Ideas about what is a fair interest rate level based on the fundamentals differ very widely and have a large subjective component. However, I wouldn't say that the markets’ actions are completely irrational at present; they are based on concerns that the reforms in some countries could grind to a halt. These reforms and, above all, the question of whether they will actually be pursued in the future have a major impact on the growth outlook and thus also on credit risk.

So it would be best for the ECB to do nothing, to simply wait for the storm to pass?  

Not making government bond purchases certainly wouldn't imply that the Eurosystem was merely waiting for the storm to pass. In fact we have already done a great deal: the interest rates are at a historic low, the banks have access to unlimited liquidity, the collateral regime has been loosened several times, the ECB has already purchased government bonds and covered bonds.The Eurosystem has taken a whole range of steps, but we must not ask too much of monetary policy.  

If the ECB had not set up the government bond programme and politicians had done too little to remedy the problems, causing the crisis to escalate,wouldn’t the ECB have had to intervene anyway to stabilise the financial system?

I don’t believe that the system would have collapsed if the ECB had not set up the government bond programme. In the past, many euro-area countries coped with yields of 7 per cent or more – not just for new bond issues but also on average. Today, the affected countries could likewise ride out higher yields on new issues for a certain length of time. In the present situation, it is vital to do what is necessary to ensure that investor confidence improves and risk premiums fall. We have to ask ourselves whether central bank bond purchases create the right incentives. The rescue packages can help us to buy time where necessary.

That sounds like an argument for the kind of conditionality built into the new ECB programme: acting only when governments have initiated reforms.

If one does choose to embark on a programme of that nature, credible and strict conditionality provides a certain degree of protection.

Is this a good way of sending the ball back into the politicians’ court so that they finally do their homework?

It would seem so at first glance – but we mustn’t overlook the risks involved.

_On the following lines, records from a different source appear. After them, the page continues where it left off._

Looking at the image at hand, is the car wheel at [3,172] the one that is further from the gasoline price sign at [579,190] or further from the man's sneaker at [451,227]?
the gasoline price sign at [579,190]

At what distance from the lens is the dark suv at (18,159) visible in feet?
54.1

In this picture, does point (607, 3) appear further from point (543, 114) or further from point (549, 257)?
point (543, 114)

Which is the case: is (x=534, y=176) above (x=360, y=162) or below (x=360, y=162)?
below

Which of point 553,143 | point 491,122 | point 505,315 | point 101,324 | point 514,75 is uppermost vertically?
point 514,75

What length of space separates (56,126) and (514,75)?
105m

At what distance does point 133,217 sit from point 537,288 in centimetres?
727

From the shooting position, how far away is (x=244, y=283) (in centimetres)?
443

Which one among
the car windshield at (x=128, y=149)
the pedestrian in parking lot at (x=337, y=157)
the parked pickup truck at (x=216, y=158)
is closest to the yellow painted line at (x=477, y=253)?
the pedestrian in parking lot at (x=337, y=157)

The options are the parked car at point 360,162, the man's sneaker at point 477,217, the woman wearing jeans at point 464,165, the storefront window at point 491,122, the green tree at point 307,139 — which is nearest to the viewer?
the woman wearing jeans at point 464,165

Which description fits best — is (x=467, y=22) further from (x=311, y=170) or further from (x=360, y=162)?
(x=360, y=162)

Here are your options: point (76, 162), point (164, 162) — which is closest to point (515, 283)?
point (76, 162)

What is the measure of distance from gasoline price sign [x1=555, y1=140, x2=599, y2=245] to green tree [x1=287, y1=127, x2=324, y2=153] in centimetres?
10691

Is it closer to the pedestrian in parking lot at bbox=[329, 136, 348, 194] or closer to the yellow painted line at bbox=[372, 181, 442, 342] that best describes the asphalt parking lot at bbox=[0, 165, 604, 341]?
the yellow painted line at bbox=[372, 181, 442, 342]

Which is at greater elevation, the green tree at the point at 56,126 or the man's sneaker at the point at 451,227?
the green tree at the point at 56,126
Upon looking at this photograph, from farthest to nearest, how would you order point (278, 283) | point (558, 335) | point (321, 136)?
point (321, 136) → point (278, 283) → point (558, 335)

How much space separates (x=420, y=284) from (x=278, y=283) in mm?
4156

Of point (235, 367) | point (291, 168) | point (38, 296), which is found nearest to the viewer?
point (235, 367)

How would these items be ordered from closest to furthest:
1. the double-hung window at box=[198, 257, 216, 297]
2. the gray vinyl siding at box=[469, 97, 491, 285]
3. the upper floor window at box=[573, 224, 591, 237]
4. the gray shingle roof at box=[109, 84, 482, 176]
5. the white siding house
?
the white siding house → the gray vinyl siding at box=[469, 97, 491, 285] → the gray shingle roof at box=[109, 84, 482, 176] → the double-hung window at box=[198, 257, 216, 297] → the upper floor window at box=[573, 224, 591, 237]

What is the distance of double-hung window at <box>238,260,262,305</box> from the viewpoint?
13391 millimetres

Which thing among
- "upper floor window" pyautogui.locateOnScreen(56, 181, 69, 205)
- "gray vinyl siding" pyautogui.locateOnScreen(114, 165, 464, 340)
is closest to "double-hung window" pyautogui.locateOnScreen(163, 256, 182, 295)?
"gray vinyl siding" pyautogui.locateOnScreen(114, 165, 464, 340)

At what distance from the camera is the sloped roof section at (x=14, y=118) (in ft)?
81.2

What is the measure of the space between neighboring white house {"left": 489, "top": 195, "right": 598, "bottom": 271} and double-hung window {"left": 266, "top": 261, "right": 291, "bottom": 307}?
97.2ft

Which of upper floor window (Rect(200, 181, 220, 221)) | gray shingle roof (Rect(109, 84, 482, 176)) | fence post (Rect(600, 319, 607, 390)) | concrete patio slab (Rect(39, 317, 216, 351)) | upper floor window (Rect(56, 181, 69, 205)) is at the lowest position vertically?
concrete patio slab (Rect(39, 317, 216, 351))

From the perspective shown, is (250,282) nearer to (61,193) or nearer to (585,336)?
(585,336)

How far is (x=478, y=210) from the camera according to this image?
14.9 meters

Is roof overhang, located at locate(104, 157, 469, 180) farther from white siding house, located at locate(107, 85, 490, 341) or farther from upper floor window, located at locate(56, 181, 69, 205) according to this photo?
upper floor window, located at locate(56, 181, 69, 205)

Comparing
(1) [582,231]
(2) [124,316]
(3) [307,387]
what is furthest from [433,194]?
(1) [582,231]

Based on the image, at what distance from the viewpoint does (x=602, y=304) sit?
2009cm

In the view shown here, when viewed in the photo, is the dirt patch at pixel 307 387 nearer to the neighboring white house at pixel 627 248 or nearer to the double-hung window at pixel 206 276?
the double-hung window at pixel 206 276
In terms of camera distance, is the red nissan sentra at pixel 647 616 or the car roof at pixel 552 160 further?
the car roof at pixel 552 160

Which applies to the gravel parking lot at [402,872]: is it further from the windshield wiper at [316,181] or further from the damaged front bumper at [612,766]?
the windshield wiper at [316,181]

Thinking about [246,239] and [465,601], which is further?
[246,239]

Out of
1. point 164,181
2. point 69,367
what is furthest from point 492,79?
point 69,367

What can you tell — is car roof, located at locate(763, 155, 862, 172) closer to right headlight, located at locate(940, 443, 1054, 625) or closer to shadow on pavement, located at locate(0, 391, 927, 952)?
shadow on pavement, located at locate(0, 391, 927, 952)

Monetary policy is in danger of becoming dependent on political decisions, and it is unclear whether it will then be able to free itself from the clutches of fiscal policy. This ultimately binds monetary policy into the rescue packages. In addition, conditionality has to be credibly enforced; that remains the main challenge.

What about the risk of the ECB itself incurring losses as a result of the new government bond programme?

That’s another problem. One of the principles of our monetary policy is that our transactions should entail the least risk possible. Yet the Eurosystem will take on substantial risks by making these purchases.

The ECB will probably soon be given an additional mandate for banking supervision. How do you view this development?

In principle, the banking union – which encompasses European-level banking supervision – is a useful addition to European monetary union. Its main aim is to ensure that the euro-area financial system is more stable in the future, and that will also benefit the euro area’s single monetary policy. However, I see the banking union as a project for the future and not as a solution to the current problems. A communitisation of legacy balance sheet burdens would be tantamount to a transfer payment and should not be concealed under the cloak of the banking union.

But making the ECB responsible for banking supervision is not the only conceivable option. Aren’t you concerned about the ECB having conflicting objectives?

That is a crucial issue and it also featured very prominently in the debate on supervisory reform in Germany. We need a clear separation between supervision and monetary policy to ensure that there are no points of conflict with central bank independence and the objective of price stability.